6 Haziran 2013 tarihinde BirGün gazetesi Uçan Hollandalı köşesinde yayınlanmıştır.
------------------------------------------------------------
Emrah Serbes, 3 gün önce televizyon ekranlarında, Ece Temelkuran ve Banu Güven’in programına telefonla bağlandığında, polisin Beşiktaş çarşısına ısrarla müdahale etme çabalarını anlatıyor ve o ezberlediğimiz sloganı tekrarlıyordu. “Allah affeder Çarşı affetmez”. O, bunları söylerken yanında İstanbul’un diğer 2 büyüğünün taraftarları ve tabii ki diğer takımlara gönül vermiş futbol sevdalıları da mevcuttu. Taksim’in bugüne kadar yanından geçerken şöyle bir baktığımız Gezi Parkı’nın, bir ulusu bu kadar saf şekilde birleştireceği kimsenin aklına gelmiyordu.
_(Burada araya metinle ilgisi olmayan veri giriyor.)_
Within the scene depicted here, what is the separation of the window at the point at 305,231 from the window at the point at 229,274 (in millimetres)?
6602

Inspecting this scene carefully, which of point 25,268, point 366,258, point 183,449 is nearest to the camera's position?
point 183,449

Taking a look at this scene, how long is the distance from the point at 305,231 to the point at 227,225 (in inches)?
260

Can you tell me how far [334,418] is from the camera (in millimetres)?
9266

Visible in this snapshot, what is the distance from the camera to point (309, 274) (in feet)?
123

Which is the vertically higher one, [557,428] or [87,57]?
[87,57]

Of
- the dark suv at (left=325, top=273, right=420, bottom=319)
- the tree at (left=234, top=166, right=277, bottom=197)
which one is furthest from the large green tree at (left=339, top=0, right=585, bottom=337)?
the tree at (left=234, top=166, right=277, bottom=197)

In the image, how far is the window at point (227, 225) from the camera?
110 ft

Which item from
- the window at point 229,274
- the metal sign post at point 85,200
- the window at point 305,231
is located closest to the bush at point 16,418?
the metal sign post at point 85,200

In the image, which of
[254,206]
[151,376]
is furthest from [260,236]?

Sokaklarda günlerdir protesto gösterilerine katılan insanlar, 1980’li yıllar ve sonrasında doğmuş insanların hiçbirinin görmediği bir eyleme imza attılar. İsyan ettiler, haklarını aradılar, bunu yaparken baskılara, zalimliğe, hayata kasteden şiddete rağmen yılmadılar ve hedeflerine doğru yürürken içlerindeki çürük elmaları hep temizlemeye çalıştılar. Onlara sırtını dönen sağduyu yoksunu insanlar ve ülke basını, olayları çarpıtmaktan ve hadiseyi analiz etmekten çok etiket vurmaktan hiç çekinmezken, onlar kendi içlerinden çıkan bilgi kirliliğine yine tepki gösteren oldular. Modern futbol tarihimizde polis şiddetini en fazla yaşamış grup olan stadyum sakinlerinin de bu süreçte aktif rol oynamaları kaçınılmazdı. Önce Galatasaray, Fenerbahçe ve Beşiktaş formalı insanlar sokaklarda yanya
na yürümeye başladılar, sonra birbirlerine yardım etmeye. Daha sonra da bu iş taraftar gruplarının resmi açıklamalarına ve doğrudan olaya müdahil olmalarına kadar gitti.
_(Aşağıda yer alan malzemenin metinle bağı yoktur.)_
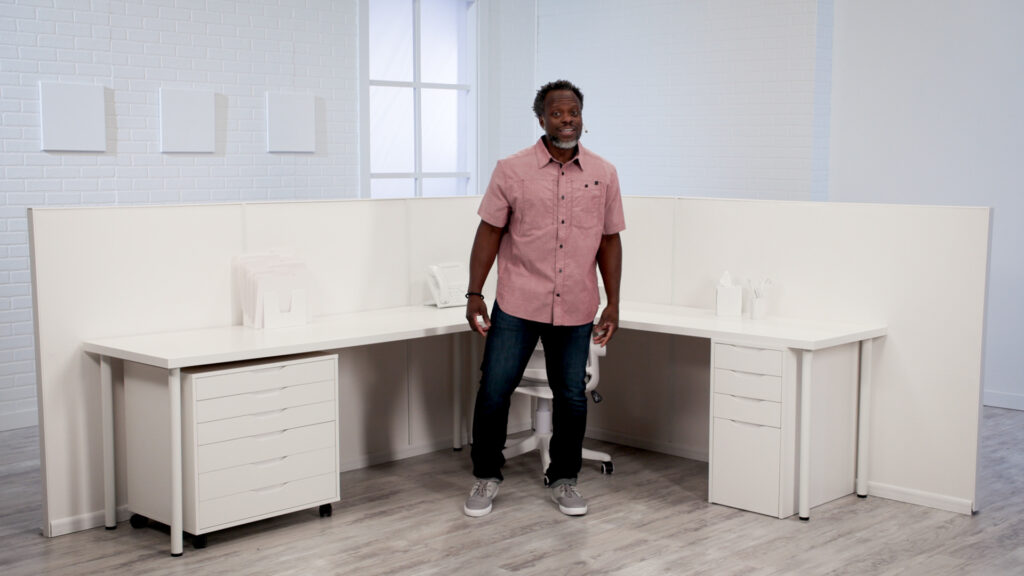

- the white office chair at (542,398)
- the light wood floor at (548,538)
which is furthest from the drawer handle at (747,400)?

Ne ilginçtir ki, yıllardır “çapulcu” olarak nitelendirilen bu adamlara binlerce yoldaş geldi. Başbakan sokaklardaki kalabalıkların tümüne aynı sıfatı yakıştırdığında aslında her hafta tribüne koşan insanlarla, oraya mesafeli duranın arasında bir fark olmadığını da adeta itiraf etmiş oluyordu. Bu, aynı zamanda daha çarpıcı bir gerçeği de farketmemizi sağlamalı. Bizim kulüp rekabetlerimizin altında ne Glasgow’daki gibi mezhep, ne Hindistan’daki gibi kabile, ne Güney Amerika’daki gibi gelir farklılıkları yatıyor. Tribünlere, bugün üzerine püskürtülen biber gazıyla aynı miktarda püskürtülen nefret anlayışının aslında ne kadar kolay aşılabileceğinden ders almalıyız. Bu ülkenin futbol sevdalıları, birbirini sokak aralarında kıstırarak değil kurtararak ona daha fazla hizmet ediyor ve topluma örnek oluyor. Evet son tahlilde yok birden farkımız işte, sadece bizi bir araya getirecek bir motivasyon gerekiyor, üstelik coğrafyanın getirdiği kıvrak zekalık anında ortaya çıkıyor. Günlerdir sosyal medyada gördüğümüz bütün yaratıcı sloganlar, duvar yazıları ve posterler bu halkın hiçbir art niyet olmadan ve ne güzeldir ki, çok şey borçlu olduğu doğaya kol kanat gerdiğinde nasıl asil işlere imza atabildiğini gösteriyor.
Büyüklerimiz
O meşhur devlet büyükleri günlerdir küçülmekle meşguller, bundan sonra onlara “devlet küçükleri” demek daha doğru olur. Dünya tarihi boyunca yönettiği halkı kaale almayan, uyarılarını dinlemeyen, tarihi içinde bulunduğu şartlarda yorumlamak yerine başına buyruk davranan her yönetim bir süre sonra o tarihin tokatını yemeye mahkum olmuştur. Ne AKP hükümeti bu tarihin üzerindedir ne de bu gidişi değiştirmeye tarihin en yüce simalarının gücü yetebilmiştir. Mutlak yönetim hakkını sandıktaki zaferden aldığını ileri süren ve her fırsatta birilerinin sandık zamanı nerede olduğunu soran başbakan, demokrasi ve yönetim sanatının, muhalefeti, kendi iktidarına karşı korumak olduğunun da farkına varmalı. Bir zümrenin verdiği iktidar, o zümrenin dışında kalanları aşağılamak hakkını değil, toplumun tümünün özgürlüğünü sağlama kudretini de beraberinde getirmelidir. Maalesef bunlardan hiç nasibini almamış ve kendi halkına manasız inat içinde kin güden bir yönetimle mücadele ediyoruz. Nobel ödüllü Nijeryalı yazar Wole Soyinka’nın dediği gibi, bir adam tiranların karşısında sessiz durduğu gün gerçekten ölmüş demektir.